- [所给文段]:
● ● ● ●
1 化学和物理性质 

     葡聚糖凝胶是一种珠状的凝胶，含有大量的羟基，很容易在水中和电解质溶液中溶胀。亲水基质使其非特异性吸附最小化，并在生物分子分离期间得到较高的回收率。G型的葡聚糖凝胶有各种不同的交联度， 因此它们的溶胀度和分级分离范围也有所不同。葡聚糖凝胶的溶胀度基本上不因盐和洗涤剂的存在而受影响。 

     葡聚糖凝胶有不同的粒度。超细级的葡聚糖凝胶是用于需要极高分辨率的柱色谱和薄层色谱。粗级和中级的凝胶用于制备性色谱过程，可在较低的压力下获得较高的流速。另外，粗级也可用于批量工艺。

2 产品说明

3 使用方法 

     Sephadex 系列产品以干粉形式存在，使用前必须溶胀，在膨胀期间应避免过度搅拌，因为它可能破坏填料，不要使用磁力搅拌器。
● ● ● ●
指代表达定位数据:
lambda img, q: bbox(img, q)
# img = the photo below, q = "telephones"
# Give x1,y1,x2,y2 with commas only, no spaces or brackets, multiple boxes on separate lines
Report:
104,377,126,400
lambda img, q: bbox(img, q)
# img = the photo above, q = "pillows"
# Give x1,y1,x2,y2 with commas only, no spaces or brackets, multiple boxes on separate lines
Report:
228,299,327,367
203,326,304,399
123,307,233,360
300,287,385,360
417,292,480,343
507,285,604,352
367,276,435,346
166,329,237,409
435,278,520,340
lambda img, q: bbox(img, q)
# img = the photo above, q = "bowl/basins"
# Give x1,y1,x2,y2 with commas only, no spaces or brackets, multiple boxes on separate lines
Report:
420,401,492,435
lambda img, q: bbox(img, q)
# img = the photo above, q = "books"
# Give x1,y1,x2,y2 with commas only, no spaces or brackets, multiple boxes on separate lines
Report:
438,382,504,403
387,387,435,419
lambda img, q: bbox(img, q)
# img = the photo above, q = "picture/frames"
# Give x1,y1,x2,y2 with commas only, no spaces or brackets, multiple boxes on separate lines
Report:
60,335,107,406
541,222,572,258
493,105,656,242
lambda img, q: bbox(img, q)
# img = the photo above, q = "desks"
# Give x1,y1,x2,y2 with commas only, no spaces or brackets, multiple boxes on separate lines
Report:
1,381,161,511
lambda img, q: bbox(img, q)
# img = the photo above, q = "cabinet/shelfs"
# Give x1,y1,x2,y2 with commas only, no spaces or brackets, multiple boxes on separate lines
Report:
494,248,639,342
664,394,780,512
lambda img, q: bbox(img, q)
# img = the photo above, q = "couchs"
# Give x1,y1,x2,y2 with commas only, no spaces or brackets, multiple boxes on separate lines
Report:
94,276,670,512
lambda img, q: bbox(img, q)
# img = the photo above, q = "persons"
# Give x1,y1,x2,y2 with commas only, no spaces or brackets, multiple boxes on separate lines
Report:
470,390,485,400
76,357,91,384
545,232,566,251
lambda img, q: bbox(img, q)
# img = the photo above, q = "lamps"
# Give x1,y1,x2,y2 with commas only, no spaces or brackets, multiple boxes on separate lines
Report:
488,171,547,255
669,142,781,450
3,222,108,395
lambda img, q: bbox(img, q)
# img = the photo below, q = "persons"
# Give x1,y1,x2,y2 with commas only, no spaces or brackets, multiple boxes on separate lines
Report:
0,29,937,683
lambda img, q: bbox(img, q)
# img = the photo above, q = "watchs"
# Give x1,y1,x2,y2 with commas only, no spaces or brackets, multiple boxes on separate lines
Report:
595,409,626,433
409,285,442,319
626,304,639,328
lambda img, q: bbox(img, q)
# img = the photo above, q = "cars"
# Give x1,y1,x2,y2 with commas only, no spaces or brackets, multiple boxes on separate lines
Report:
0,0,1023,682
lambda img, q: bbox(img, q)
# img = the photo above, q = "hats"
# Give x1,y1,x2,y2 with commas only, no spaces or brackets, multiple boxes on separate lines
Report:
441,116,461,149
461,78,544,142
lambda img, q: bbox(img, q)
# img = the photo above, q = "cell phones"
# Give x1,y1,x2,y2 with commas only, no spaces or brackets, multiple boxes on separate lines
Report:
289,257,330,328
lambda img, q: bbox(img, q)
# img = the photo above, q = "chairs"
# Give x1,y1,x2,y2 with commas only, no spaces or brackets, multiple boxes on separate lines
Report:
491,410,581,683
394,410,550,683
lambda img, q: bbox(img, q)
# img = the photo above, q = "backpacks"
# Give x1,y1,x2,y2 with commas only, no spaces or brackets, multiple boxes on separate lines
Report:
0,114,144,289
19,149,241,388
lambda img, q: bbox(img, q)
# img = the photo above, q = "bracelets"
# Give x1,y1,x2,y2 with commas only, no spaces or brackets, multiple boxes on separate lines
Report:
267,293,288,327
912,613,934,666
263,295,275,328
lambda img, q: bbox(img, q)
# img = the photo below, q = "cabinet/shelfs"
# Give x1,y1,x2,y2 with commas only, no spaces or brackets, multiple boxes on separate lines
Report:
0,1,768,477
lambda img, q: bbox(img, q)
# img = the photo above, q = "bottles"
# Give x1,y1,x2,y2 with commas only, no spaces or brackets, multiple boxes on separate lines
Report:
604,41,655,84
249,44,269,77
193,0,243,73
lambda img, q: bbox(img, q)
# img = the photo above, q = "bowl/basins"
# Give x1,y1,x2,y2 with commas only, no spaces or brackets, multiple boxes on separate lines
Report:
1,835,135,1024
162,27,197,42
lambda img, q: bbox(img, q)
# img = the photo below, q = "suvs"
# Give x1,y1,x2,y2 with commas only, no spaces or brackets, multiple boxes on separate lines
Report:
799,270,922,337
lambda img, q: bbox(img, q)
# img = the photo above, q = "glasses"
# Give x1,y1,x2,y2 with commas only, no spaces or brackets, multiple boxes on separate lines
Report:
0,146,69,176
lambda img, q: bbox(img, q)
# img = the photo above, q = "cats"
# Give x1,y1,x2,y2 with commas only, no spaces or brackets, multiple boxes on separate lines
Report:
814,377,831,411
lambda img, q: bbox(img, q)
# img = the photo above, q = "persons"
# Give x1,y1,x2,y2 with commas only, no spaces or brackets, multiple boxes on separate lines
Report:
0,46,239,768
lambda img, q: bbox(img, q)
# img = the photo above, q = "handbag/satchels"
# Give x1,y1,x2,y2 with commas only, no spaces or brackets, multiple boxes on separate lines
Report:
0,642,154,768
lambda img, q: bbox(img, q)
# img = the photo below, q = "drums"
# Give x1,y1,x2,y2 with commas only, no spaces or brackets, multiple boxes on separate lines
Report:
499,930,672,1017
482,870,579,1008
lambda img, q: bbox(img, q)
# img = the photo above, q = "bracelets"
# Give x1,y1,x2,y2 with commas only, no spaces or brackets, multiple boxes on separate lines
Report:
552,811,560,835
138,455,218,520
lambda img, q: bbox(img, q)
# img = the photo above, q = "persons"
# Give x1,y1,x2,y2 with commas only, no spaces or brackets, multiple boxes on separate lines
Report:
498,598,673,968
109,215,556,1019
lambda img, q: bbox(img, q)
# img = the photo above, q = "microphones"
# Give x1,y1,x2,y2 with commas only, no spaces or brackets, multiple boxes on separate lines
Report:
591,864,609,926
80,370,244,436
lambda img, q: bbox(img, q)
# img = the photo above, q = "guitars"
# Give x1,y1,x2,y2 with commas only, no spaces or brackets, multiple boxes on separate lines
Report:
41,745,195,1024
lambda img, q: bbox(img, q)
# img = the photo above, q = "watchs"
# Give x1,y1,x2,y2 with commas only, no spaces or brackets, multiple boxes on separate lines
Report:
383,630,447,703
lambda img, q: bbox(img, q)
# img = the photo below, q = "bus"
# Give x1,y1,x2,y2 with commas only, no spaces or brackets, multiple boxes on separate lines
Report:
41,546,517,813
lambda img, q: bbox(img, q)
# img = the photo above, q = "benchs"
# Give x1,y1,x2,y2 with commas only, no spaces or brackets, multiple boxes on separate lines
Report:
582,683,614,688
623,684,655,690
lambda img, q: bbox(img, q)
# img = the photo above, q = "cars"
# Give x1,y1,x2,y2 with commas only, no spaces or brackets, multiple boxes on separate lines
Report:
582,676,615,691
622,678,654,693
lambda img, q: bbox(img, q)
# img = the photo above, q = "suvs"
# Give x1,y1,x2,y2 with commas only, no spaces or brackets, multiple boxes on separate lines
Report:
● ● ● ●
- [任务目标]: 接续葡聚糖凝胶说明文字，从其最后一句之后续写下去。

- [本题结果]:
3.1 填料的准备 

     （1）将填料在过量去离子水或缓冲液中，室温条件下膨胀 3 小时，或用热水膨胀 1 小时。洗脱缓冲 液不应含有高粘度的试剂。溶胀过程中，如果上层有碎胶，请去除。 

     （2）将溶胀好的填料，所有的缓冲液等材料平衡至实验操作温度。 

3.2 装柱 

     （1）检查层析柱所有部件，特别是过滤网，密封圈，螺旋塞是否紧密，玻璃管是否干净和完整。 

     （2）将柱内及柱子底端用水或缓冲液润湿并保持一小段液位（液面略高于滤膜），务必使底端无气泡。

     （3）用玻璃棒引导匀浆沿着柱内壁一次性倒入柱内，注意勿使产生气泡。打开柱子出液口，使凝胶在柱内自由沉降，连结好柱子顶端柱头。 

     （4）打开蠕动泵，让缓冲液用使用时流速的 1.33 倍的流速流过，使柱床稳定（注意压力不要超过填料最大耐压）。

3.3 平衡 

     上样前平衡层析柱至少 5-10 个柱体积直到记录仪基线变得平稳为止（流出液的 PH 值和等电点等于上柱的 Buffer 的 PH 值和等电点）。 

3.4 上样

     样品一定要离心或过滤后（0.45um）上样。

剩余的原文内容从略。